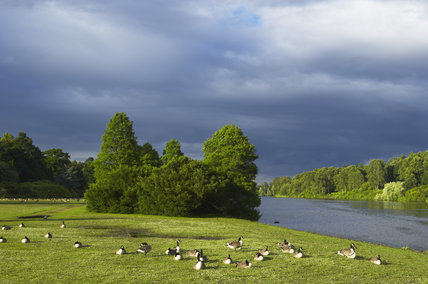 Geese beside the serpentine lake at at Clumber Park, Nottinghamshire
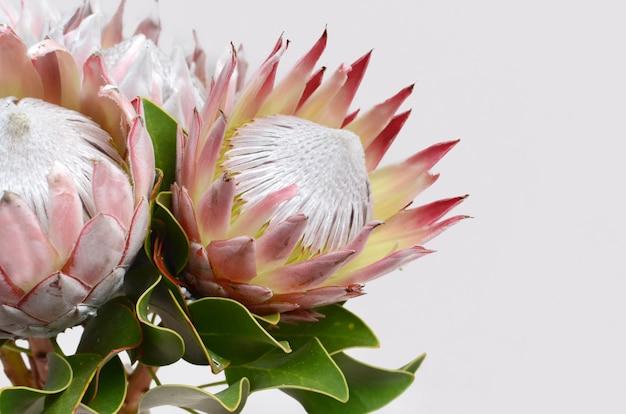 Fiore rosso del protea isolato su una priorità bassa bianca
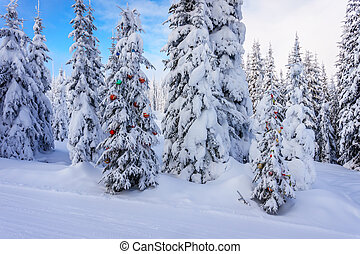 Decorated Christmas Trees in Forest - Christmas decorations...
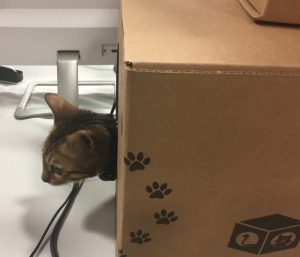 Toy Box For Cat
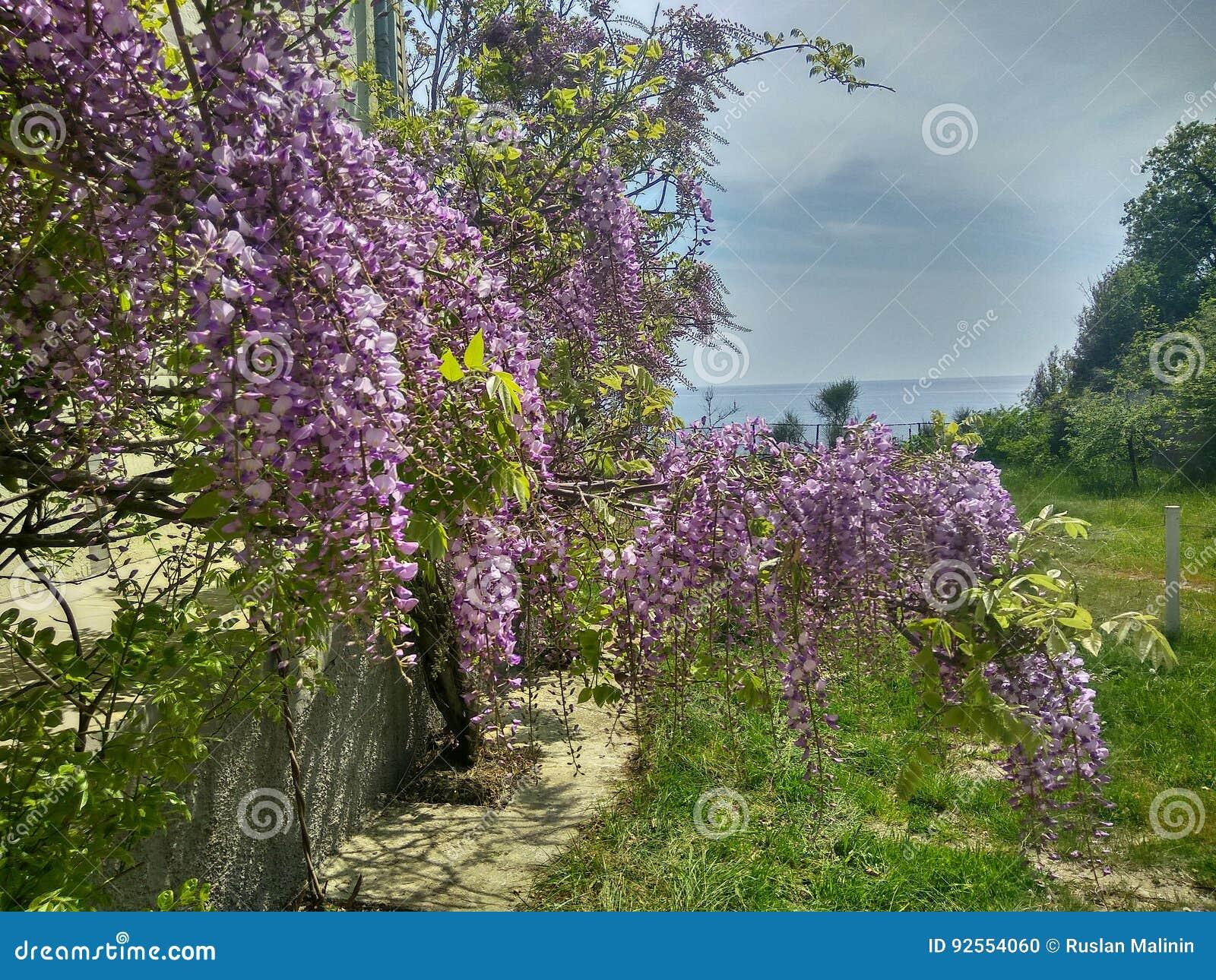 Primavera, città di Gelendzhik, montagne, mare, fiori, sole, bellezza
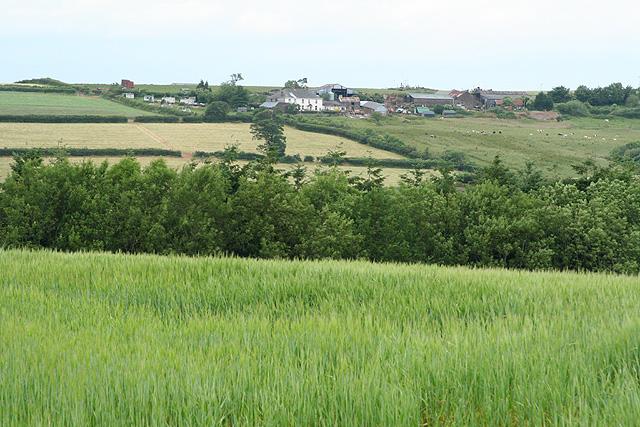 Tiverton: towards Palfrey�s Barton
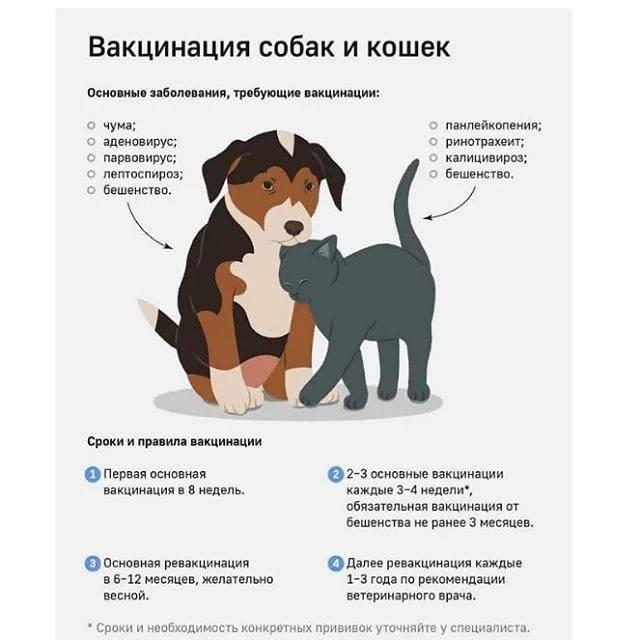 Прививка от чумки кошкам – сколько стоит вакцинация?
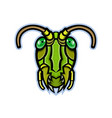 grasshopper head mascot vector image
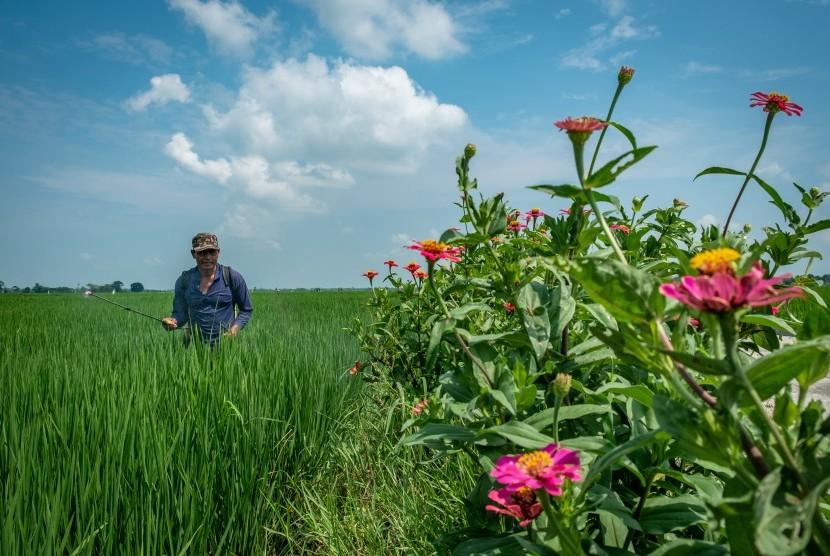 Petani menyemprot padi menggunakan pupuk cair organik. (Ilustrasi)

============

--- WHAT IS BEING ASKED ---
From the line containing "Tiverton: towards Palfrey�s Barton" down to the end of the listing above, every line is to be returned exactly, though the pictures are not.

--- ANSWER SPACE ---
 Tiverton: towards Palfrey�s Barton
 Прививка от чумки кошкам – сколько стоит вакцинация?
 grasshopper head mascot vector image
 Petani menyemprot padi menggunakan pupuk cair organik. (Ilustrasi)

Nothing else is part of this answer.